Sudan is expected to ask the African Union to stay in Darfur past its mandate, which expires on Sept. 30. But the African Union is strapped for cash and equipment and has not been able to stop killings, plunder and widespread rape in the lawless western region.
Jan Pronk, the UN envoy for Sudan, told the Security Council and reporters afterwards that rather than only continue confrontations with Khartoum leaders, who have firmly rejected a UN force, the focus should be on the African Union's force of 7,000.
"I think the government of Khartoum is quite willing to accept an African Union force, being led by the African Union with a lot of support from others," Pronk told reporters after his briefing to the UN Security Council.
"I think that would also imply boots on the ground," he said. "Try it. It is possible. But you have to talk. You have to negotiate."
Sudanese Vice President Ali Osman Mohamed Taha told a news conference in Khartoum that Sudan wanted the AU to be able to better implement a peace deal signed in Abuja, Nigeria, in May between the government and one rebel faction.
"We call for strengthening efforts of the African Union. We call for strengthening efforts aimed at implementing the Abuja agreement," he said.
Pronk, however, told the council that the Darfur Peace Agreement was nearly dead and prompted more fighting.
"It is in a coma. It ought to be under intensive care, but it isn't," he said.
He said a ceasefire commission, established under the pact, barely functioned, did not invite all rebel factions and prevented senior UN military and US officials from even speaking at the few meetings it managed to hold.
Meanwhile, Sudanese President Omar Hassan Bashir is expected to address the African Union's Peace and Security Council today on the sidelines of the UN General Assembly session in New York, along with other African leaders.
US President George W. Bush, under pressure from human rights groups and Congress, is expected to name Andrew Natsios, the former head of the US Agency for International Development, as a special envoy for Darfur, according to US officials and Senator Norm Coleman, who was visiting the UN.
The US and Denmark are organizing a ministerial meeting late on Friday on the crisis in Darfur among the 15 Security Council members plus Canada, South Africa, Nigeria, Senegal, Rwanda, the Netherlands, Chad, Norway, Egypt and Algeria, diplomats said.
French President Jacques Chirac on Monday offered his ideas for relaunching the Middle East peace process during a meeting with UN Secretary-General Kofi Annan, a spokesman said.

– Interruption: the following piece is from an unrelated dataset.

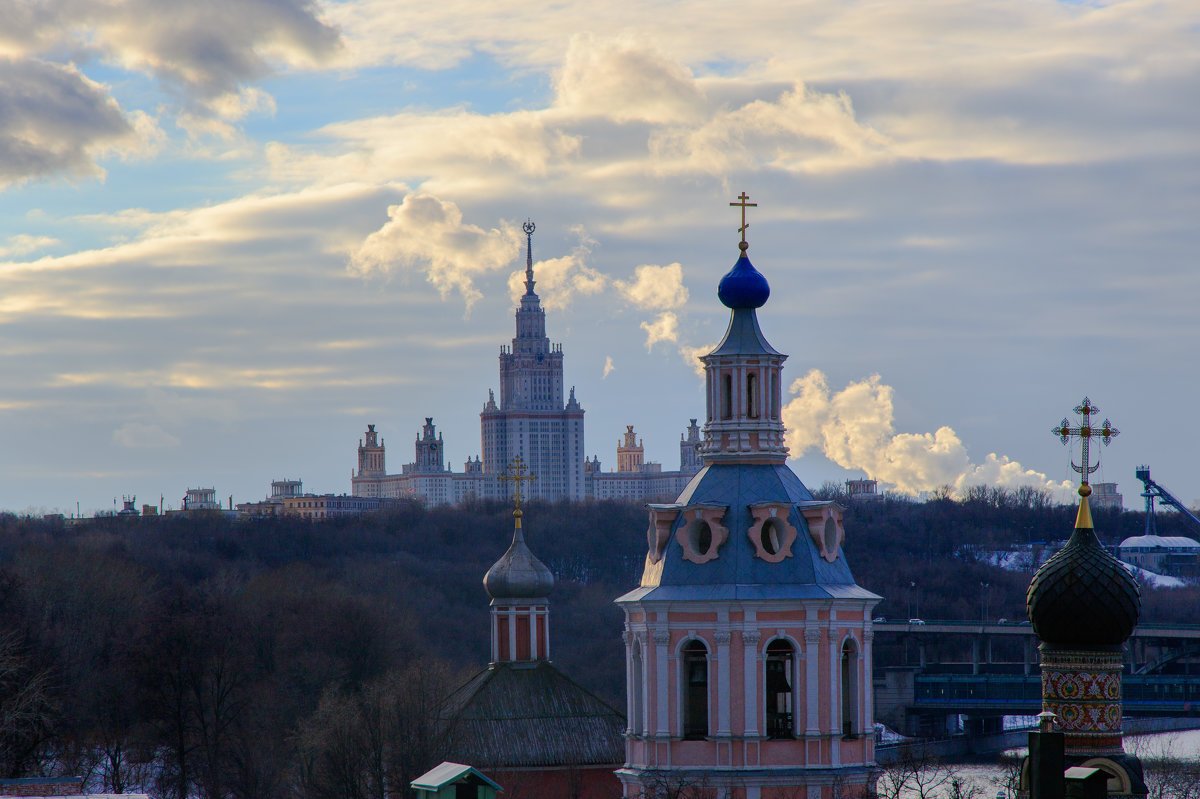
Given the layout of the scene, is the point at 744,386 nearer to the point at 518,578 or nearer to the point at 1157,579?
the point at 518,578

Chirac and Annan held a working dinner with French Foreign Minister Philippe Douste-Blazy and some of the UN chief's close aides on the eve of the UN General Assembly debate in New York, presidential spokesman Jerome Bonnafont told reporters.
Chirac outlined "his ideas concerning a relaunch of the Israeli-Palestinian peace initiative," said his spokesman.
But the French president was "very worried about the threat of a humanitarian catastrophe" in Darfur, said his spokesman.
Chirac said that in his speech to the UN General Assembly to be delivered yesterday, he would appeal for "the urgent deployment of a UN force to prevent this humanitarian catastrophe."